31. A process for manufacturing a coated tablet containing venlafaxine, the process comprising: preparing a granulate of venlafaxine, hydroxypropyl methylcellulose, microcrystalline cellulose and ethyl cellulose, wherein an amount of said hydroxypropyl methylcellulose is greater than about 8% weight per weight of the tablet, an amount of said microcrystalline cellulose is greater than about 40% weight per weight of the tablet, and an amount of said ethyl cellulose is greater than about 5% weight per weight of the tablet; compressing said granulate into cores; and coating said cores with a mixture of aqueous ethyl cellulose and hydroxypropyl methylcellulose to obtain the coated tablets; wherein said granulate is prepared using a low shear granulator; and wherein said coating is applied using a perforated pan coater.

32. The process of any of claims 1 to 32, wherein said core further comprises a lubricant.

33. The process of clam 32, wherein said lubricant is selected from the group consisting of stearate salts, stearic acid, talc, castor oil, hydrogenated palm oil, starch, polyethylene glycol, sodium stearyl fumarate, compritol, waxes, or a combination thereof.

34. The process of claim 33, wherein said lubricant comprises magnesium stearate.

35. The process of claim 34, wherein said magnesium stearate is present in an amount of from about 0.25% to about 5% weight per weight of the core.

36. The process of claim 35, wherein said magnesium stearate is present in an amount of up to about 2% weight per weight of the core.

37. The process of any of claims 1 to 36, wherein said core further comprises a plasticizer.

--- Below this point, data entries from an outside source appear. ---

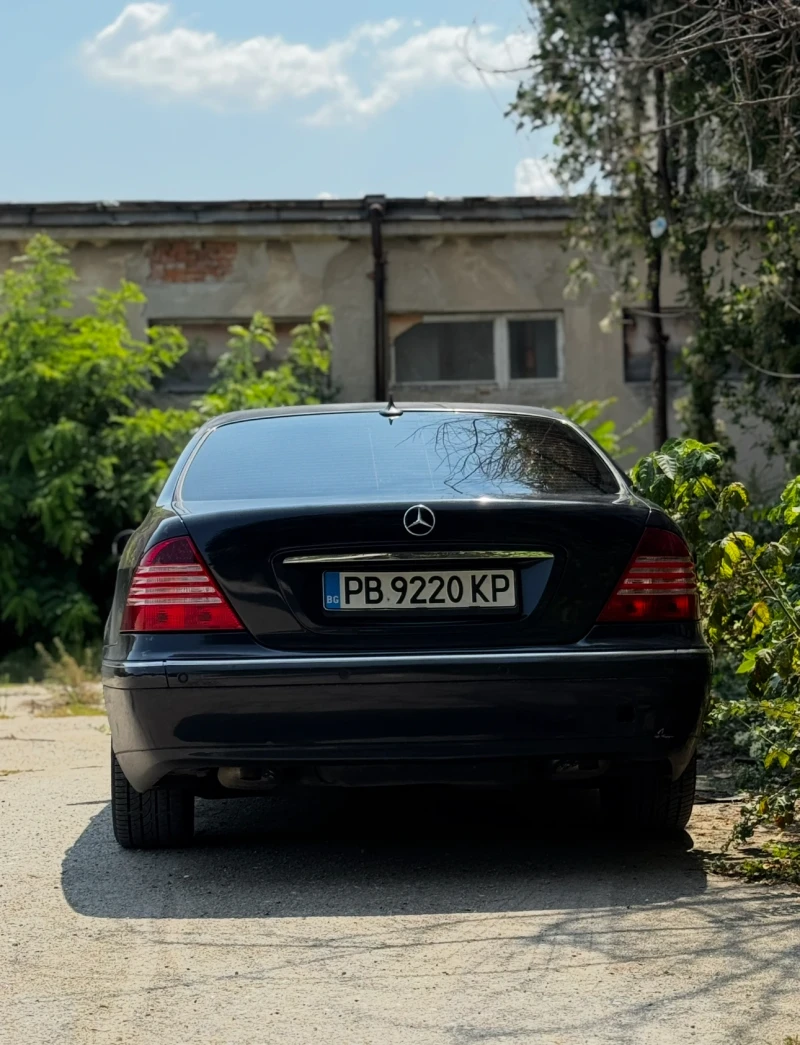Mercedes-Benz S 320, снимка 4 - Автомобили и джипове - 52592841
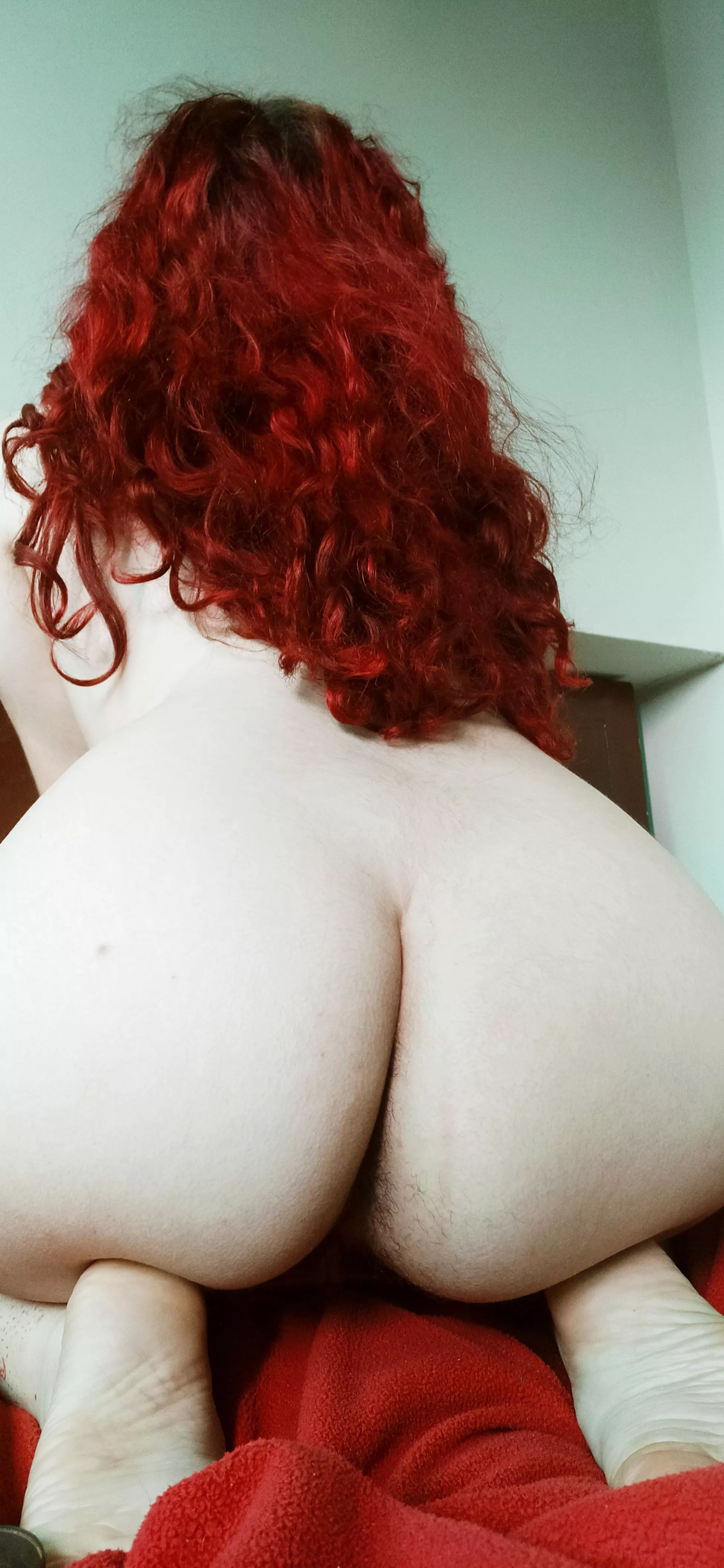 Redhead Hairy Nude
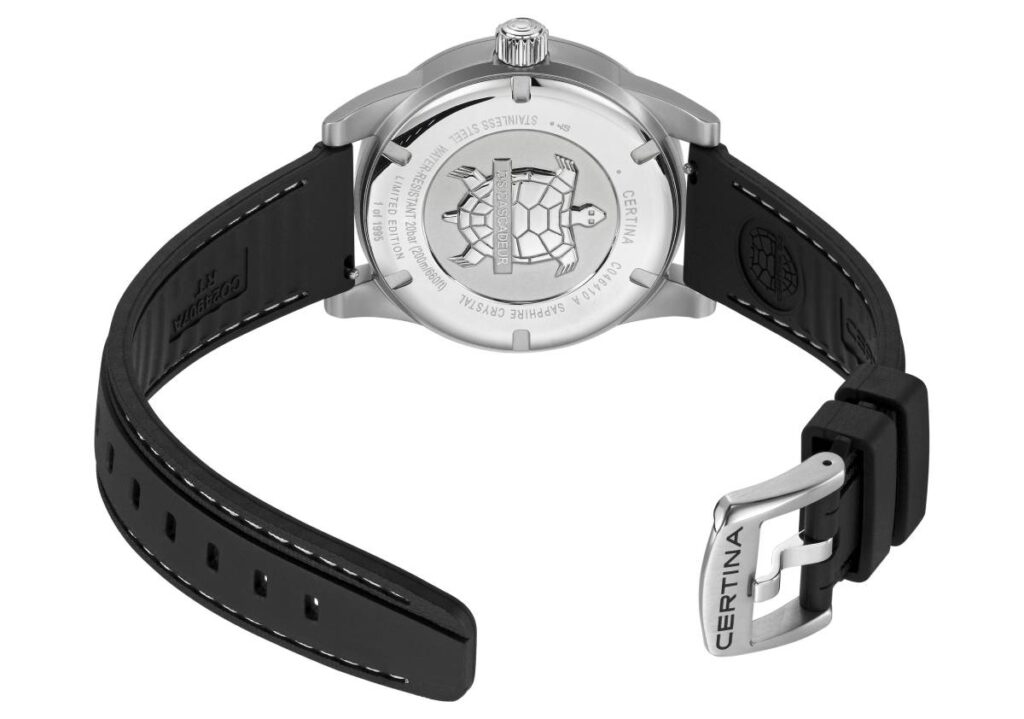 Reloj DS Cascadeur de Certina.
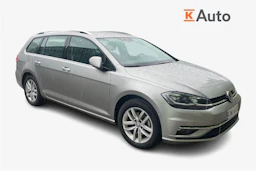 Harmaa Volkswagen GOLF 2019 kuva 1.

38. The process of claim 37, wherein said plasticizer is selected from the group consisting of dibutyl sebacate, polyethylene glycol and polypropylene glycol, dibutyl phthalate, diethyl phthalate, triethyl citrate, tributyl citrate, acetylated monoglyceride, acetyl tributyl citrate, triacetin, dimethyl phthalate, benzyl benzoate, butyl and/or glycol esters of fatty acids, refined mineral oils, oleic acid, castor oil, corn oil, camphor, glycerol and sorbitol or a combination thereof.

39. The process of claim 38, wherein said plasticizer comprises dibutyl sebacate.

40. The process of claim 39, wherein said plasticizer further comprises polyethylene glycol.

41. The process of any of claims 38 to 40, wherein said plasticizer is present in an amount of up to about 5% weight per weight of the total formulation.

42. The process of claim 41 , wherein said plasticizer is present in an amount of from about 0.01% to about 3% weight per weight of the total formulation.

43. A coated tablet containing a serotonin-norepinephrine reuptake inhibitor, obtained by a process comprising: preparing a granulate of the serotonin-norepinephrine reuptake inhibitor using a low shear granulator; compressing said granulate into a core; and applying a coating to said core using a pan coater.

44. A coated tablet prepared according to the process of any of claims 1-42.